The second day at the resort was actually the fist official day of the wedding. We opened this with a very typical Sindhi ritual called a BHERANO. I have seen this ceremony performed at other occasions such as birthdays and anniversaries so I am quite sure it is not limited to weddings. The ceremony took place in a small hall in the hotel itself. They set up a small area at the front of the room with musical instruments and pictures of the Sindhi god JHULELAL.

Off to the side, this fellow was kneading dough quite aggressively. I believe he was making a bowl that would be used in the offerings of fruits and flowers to the gods. It’s pretty sad that I do not really know much about all the traditions so a lot of this is based on my assumptions.

The offerings are then all placed around the head honcho who initiates the prayers. This guy however is not the guru who performs the marriage ceremony and other rituals. I believe he is just a Sindhi guy who is here to guide the ritual and sing songs.

There are some ceremonies in the Sindhi wedding that are only open to the boy’s side or the girl’s side of the family. The BHERANO is open to both sides and being the first occasion, it is a good time to get to know the other guests at the wedding. With weddings such as this one there are guests in attendance from all over the world and one can usually catch up with some pretty old friends as well. There is no booze served at this occasion either which can be a good thing when you are choosing your target for the next few days. Indian weddings are apparently a great place to hook up. Personally I yet have to experience it.

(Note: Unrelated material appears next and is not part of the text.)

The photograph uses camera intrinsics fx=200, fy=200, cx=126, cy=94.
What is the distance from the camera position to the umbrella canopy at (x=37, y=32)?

I guess the BHERANO also doubles off as an engagement ceremony. The bride and groom exchanged rings here. Once again I think this is a typically Sindhi thing to do. As if Indian weddings are not complex enough, we have to add on a few extra rituals where we can exchange jewelry and eat together.

Honestly though, this was a pretty fun occasion. After the rings are exchanged the entertainers break into enthusiastic drum beats and traditional Sindhi folk songs. The whole family is drawn into the dance and the festive vibes are brought into full swing. The guests and family usually make small cash offerings to the band after twirling the notes over the heads of the bride and groom. This is a kind of blessing. The band will keep playing as long as they get offerings and people will keep making offering as long as the band keeps them pumped. After an hour or 2 this can become a pretty agonizing cycle.

Once things die down we all eat lunch together and usually retire for the afternoon and make preparations for the remaining occasions.